(Beginning of DATA TO USE)
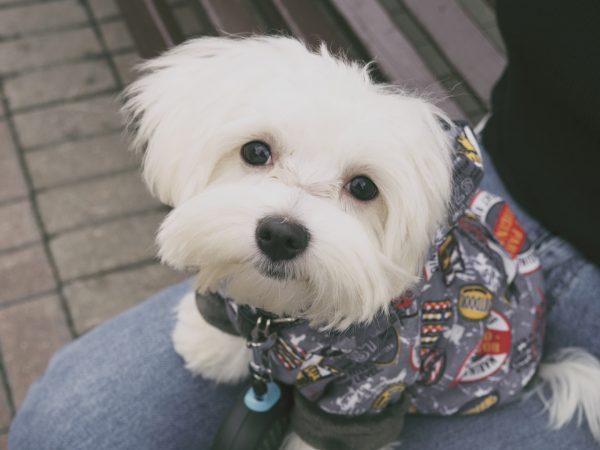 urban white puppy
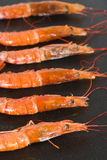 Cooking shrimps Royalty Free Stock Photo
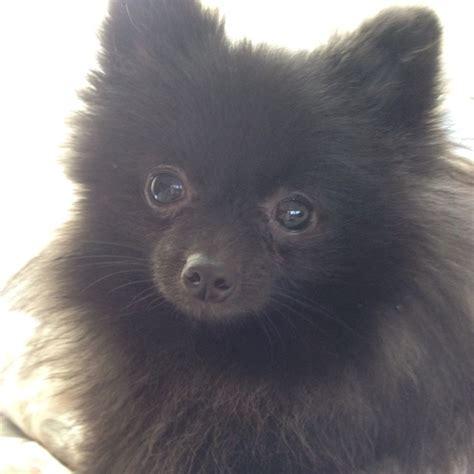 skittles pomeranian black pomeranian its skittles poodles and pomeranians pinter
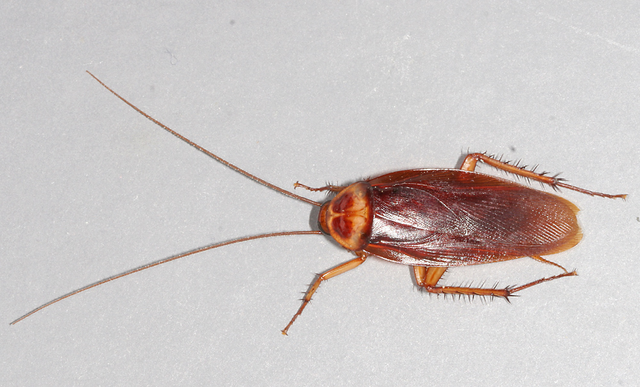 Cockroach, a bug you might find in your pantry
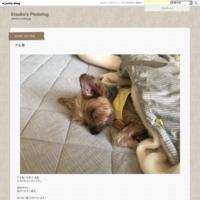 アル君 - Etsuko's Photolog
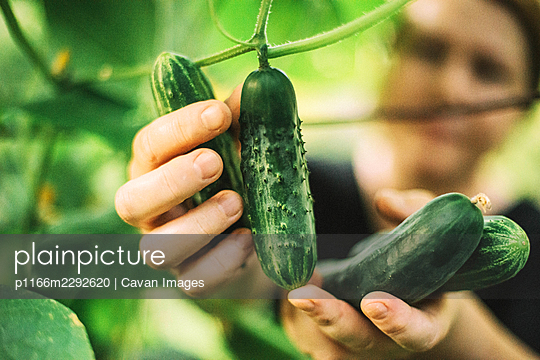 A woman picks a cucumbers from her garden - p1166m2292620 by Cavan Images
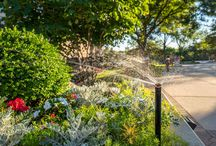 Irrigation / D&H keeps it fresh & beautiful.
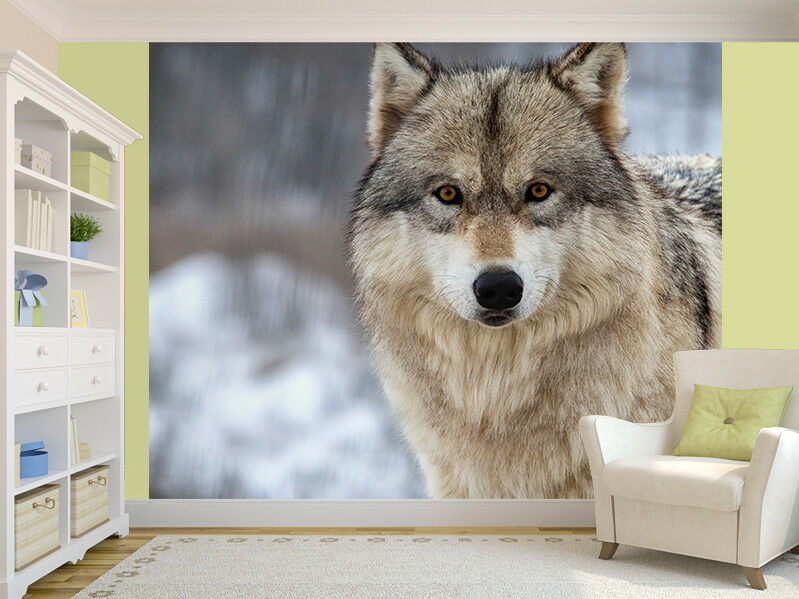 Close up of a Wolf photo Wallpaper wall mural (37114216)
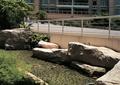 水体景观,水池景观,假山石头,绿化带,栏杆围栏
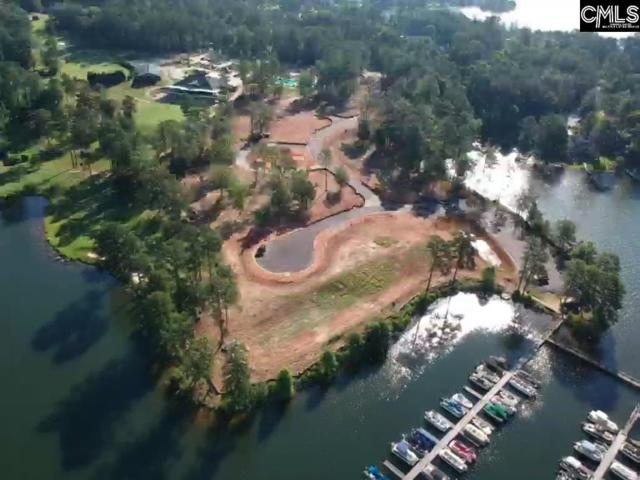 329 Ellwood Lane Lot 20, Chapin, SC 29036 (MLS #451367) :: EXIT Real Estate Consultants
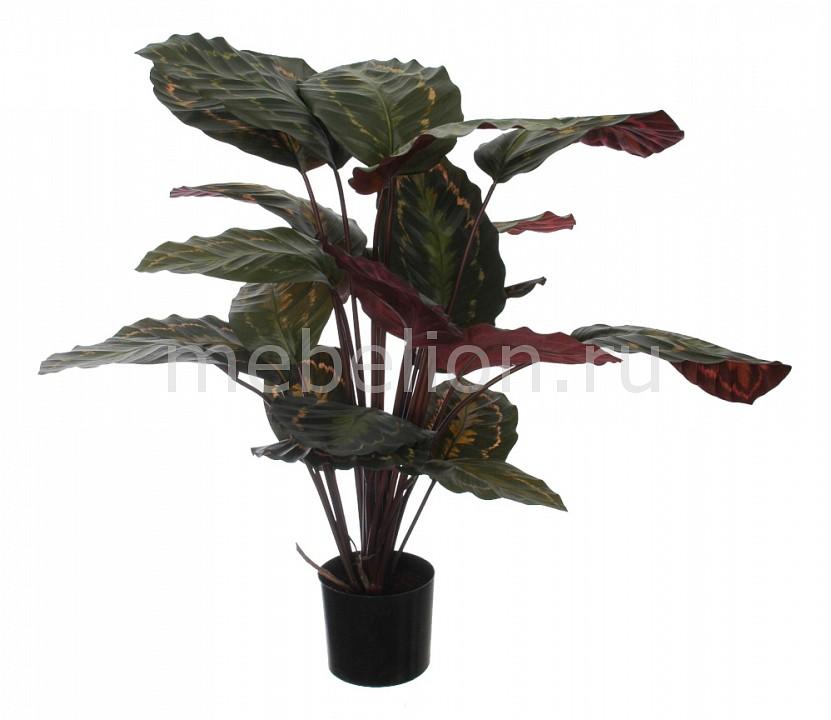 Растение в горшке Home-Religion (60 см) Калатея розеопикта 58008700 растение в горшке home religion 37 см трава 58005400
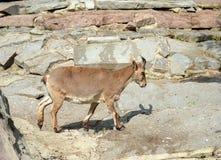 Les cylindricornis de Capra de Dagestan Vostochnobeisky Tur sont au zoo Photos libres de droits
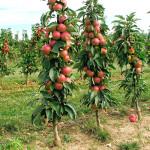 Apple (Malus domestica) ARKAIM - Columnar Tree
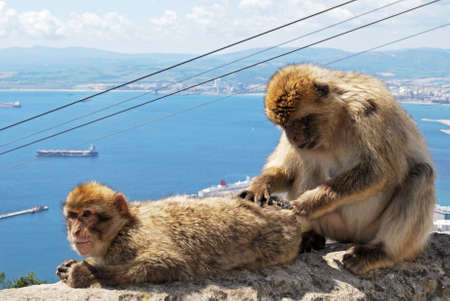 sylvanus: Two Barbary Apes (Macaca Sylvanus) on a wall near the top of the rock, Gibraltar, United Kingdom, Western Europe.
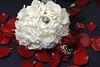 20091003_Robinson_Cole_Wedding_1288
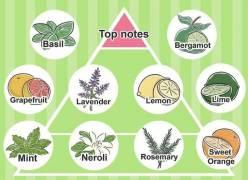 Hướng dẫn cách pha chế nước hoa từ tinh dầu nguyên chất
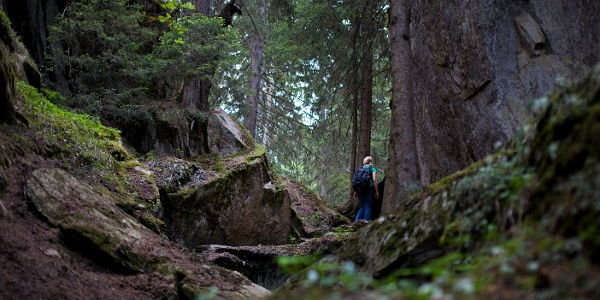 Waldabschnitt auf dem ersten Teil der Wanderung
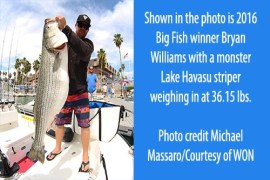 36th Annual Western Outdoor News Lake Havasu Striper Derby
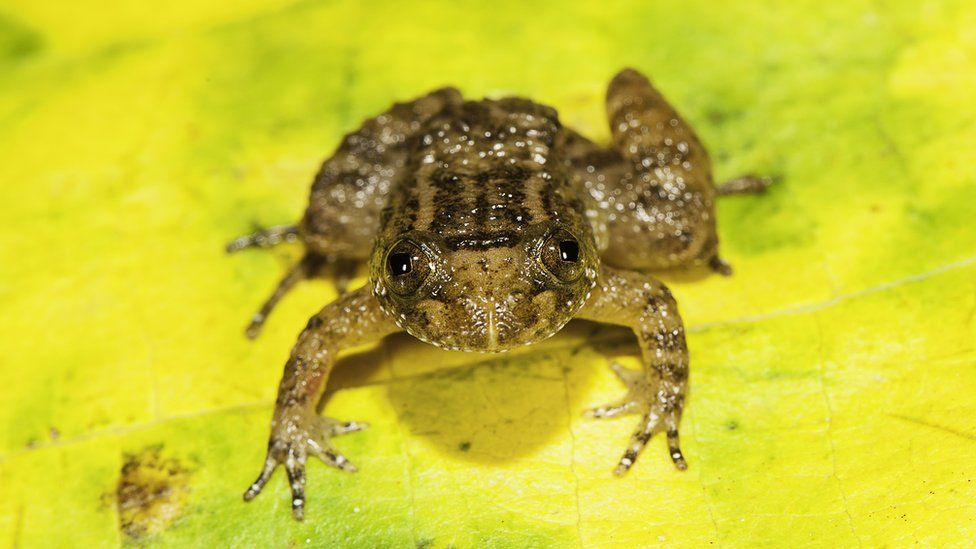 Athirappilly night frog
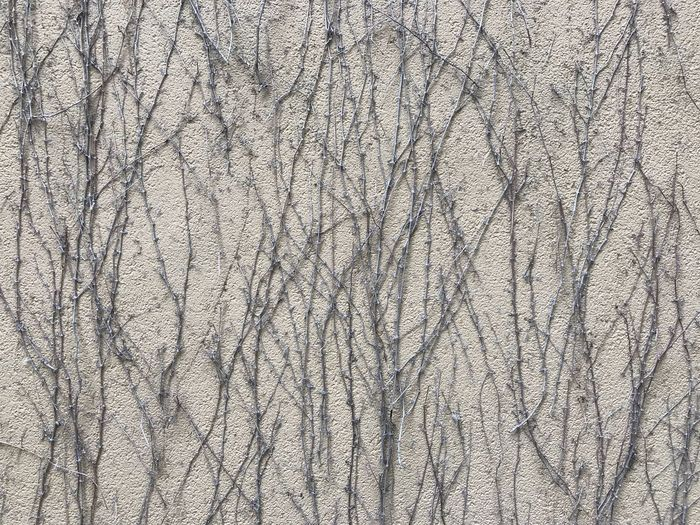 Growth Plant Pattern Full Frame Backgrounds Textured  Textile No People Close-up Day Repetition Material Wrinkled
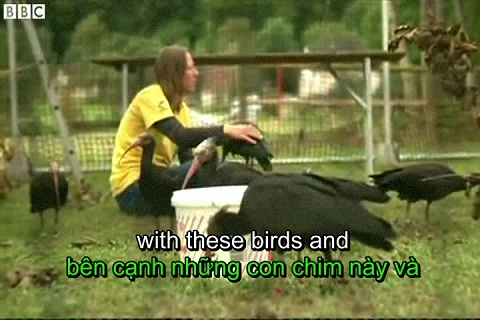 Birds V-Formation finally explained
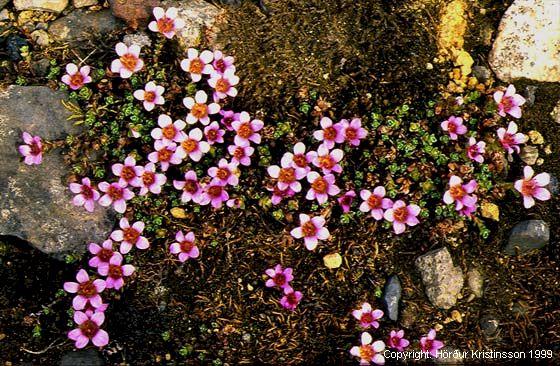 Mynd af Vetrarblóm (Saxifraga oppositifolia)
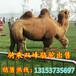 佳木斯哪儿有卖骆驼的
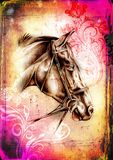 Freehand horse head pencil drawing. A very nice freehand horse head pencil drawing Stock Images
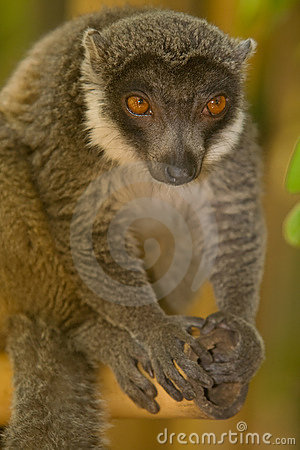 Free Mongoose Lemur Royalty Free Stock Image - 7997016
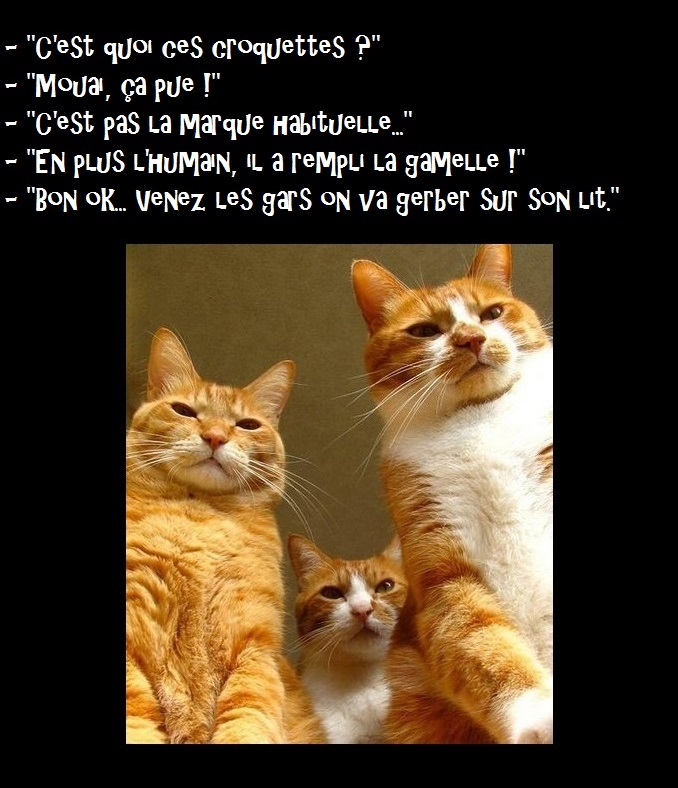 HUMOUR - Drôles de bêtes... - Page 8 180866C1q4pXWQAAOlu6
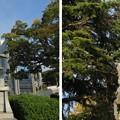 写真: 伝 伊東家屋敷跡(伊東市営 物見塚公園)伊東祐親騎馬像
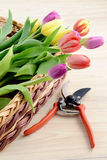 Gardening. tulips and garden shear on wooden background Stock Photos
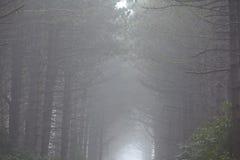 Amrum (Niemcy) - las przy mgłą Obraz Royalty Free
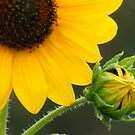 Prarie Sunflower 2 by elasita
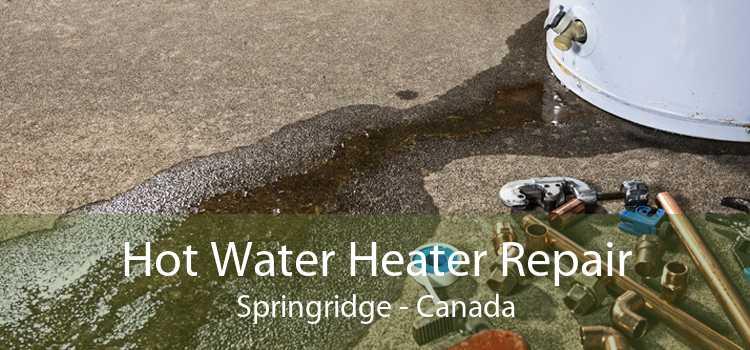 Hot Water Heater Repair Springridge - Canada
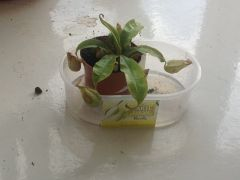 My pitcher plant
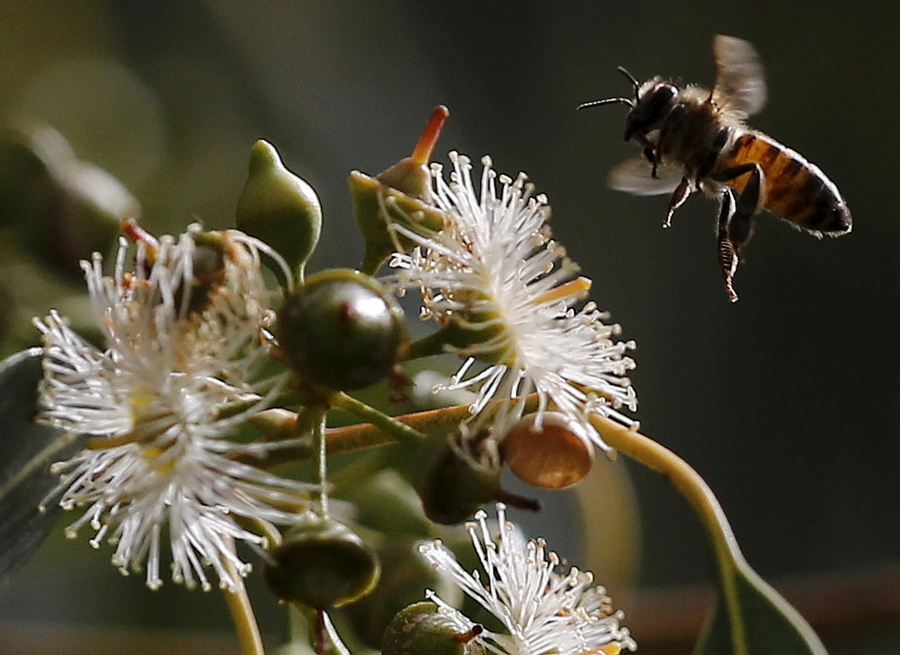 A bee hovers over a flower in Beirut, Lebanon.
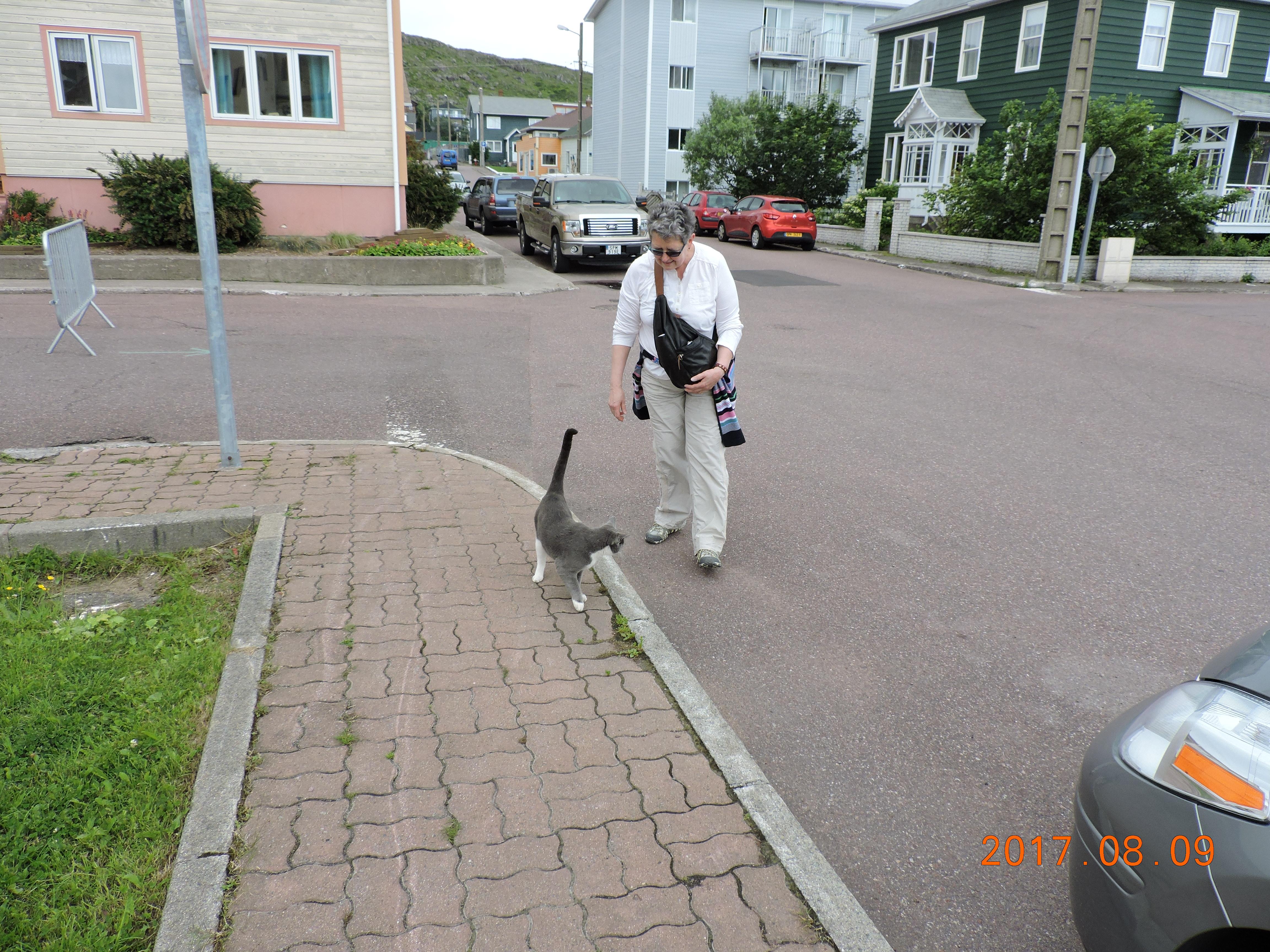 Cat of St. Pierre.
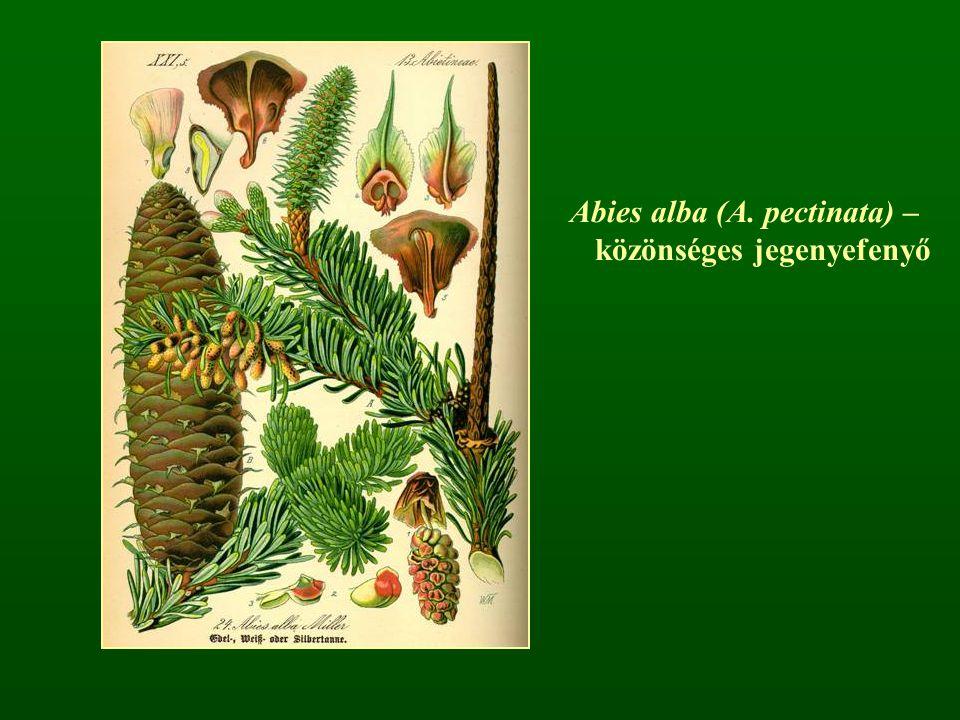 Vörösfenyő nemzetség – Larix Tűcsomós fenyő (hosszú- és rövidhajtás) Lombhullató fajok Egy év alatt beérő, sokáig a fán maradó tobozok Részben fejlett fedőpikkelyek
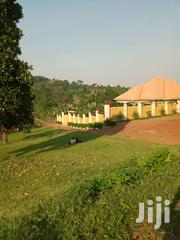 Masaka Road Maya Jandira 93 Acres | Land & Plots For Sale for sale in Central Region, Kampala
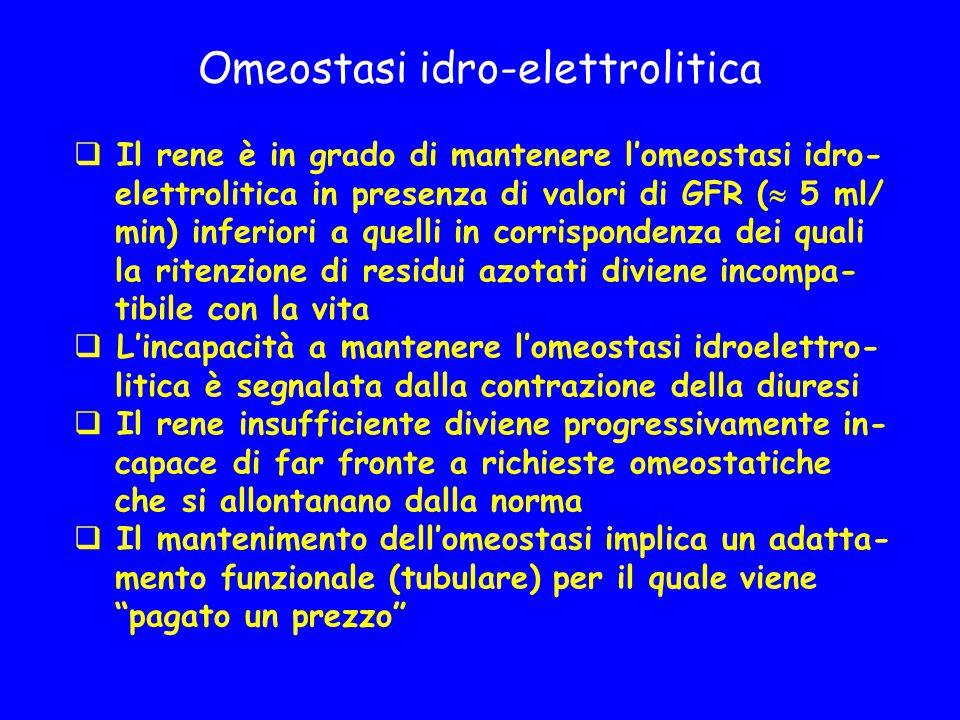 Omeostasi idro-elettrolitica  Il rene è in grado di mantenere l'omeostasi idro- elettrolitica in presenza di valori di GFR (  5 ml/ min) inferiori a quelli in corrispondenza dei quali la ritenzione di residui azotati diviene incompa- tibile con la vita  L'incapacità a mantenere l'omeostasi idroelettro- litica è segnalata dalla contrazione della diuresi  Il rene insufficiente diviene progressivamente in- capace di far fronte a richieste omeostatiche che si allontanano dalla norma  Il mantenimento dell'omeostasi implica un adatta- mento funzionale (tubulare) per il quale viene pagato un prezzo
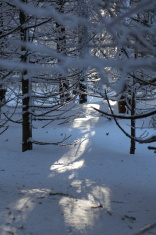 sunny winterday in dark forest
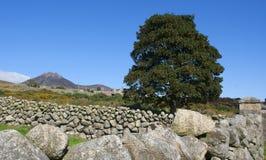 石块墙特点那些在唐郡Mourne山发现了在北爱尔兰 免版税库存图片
(End of DATA TO USE)
[AIM OF THE EXERCISE] Starting at the line containing "Freehand horse head pencil drawing." and finishing at the line containing "sunny winterday in dark forest", return those lines exactly as they appear above, without the pictures.

[RESULT BELOW]
 Freehand horse head pencil drawing. A very nice freehand horse head pencil drawing Stock Images
 Free Mongoose Lemur Royalty Free Stock Image - 7997016
 HUMOUR - Drôles de bêtes... - Page 8 180866C1q4pXWQAAOlu6
 写真: 伝 伊東家屋敷跡(伊東市営 物見塚公園)伊東祐親騎馬像
 Gardening. tulips and garden shear on wooden background Stock Photos
 Amrum (Niemcy) - las przy mgłą Obraz Royalty Free
 Prarie Sunflower 2 by elasita
 Hot Water Heater Repair Springridge - Canada
 My pitcher plant
 A bee hovers over a flower in Beirut, Lebanon.
 Cat of St. Pierre.
 Vörösfenyő nemzetség – Larix Tűcsomós fenyő (hosszú- és rövidhajtás) Lombhullató fajok Egy év alatt beérő, sokáig a fán maradó tobozok Részben fejlett fedőpikkelyek
 Masaka Road Maya Jandira 93 Acres | Land & Plots For Sale for sale in Central Region, Kampala
 Omeostasi idro-elettrolitica  Il rene è in grado di mantenere l'omeostasi idro- elettrolitica in presenza di valori di GFR (  5 ml/ min) inferiori a quelli in corrispondenza dei quali la ritenzione di residui azotati diviene incompa- tibile con la vita  L'incapacità a mantenere l'omeostasi idroelettro- litica è segnalata dalla contrazione della diuresi  Il rene insufficiente diviene progressivamente in- capace di far fronte a richieste omeostatiche che si allontanano dalla norma  Il mantenimento dell'omeostasi implica un adatta- mento funzionale (tubulare) per il quale viene pagato un prezzo
 sunny winterday in dark forest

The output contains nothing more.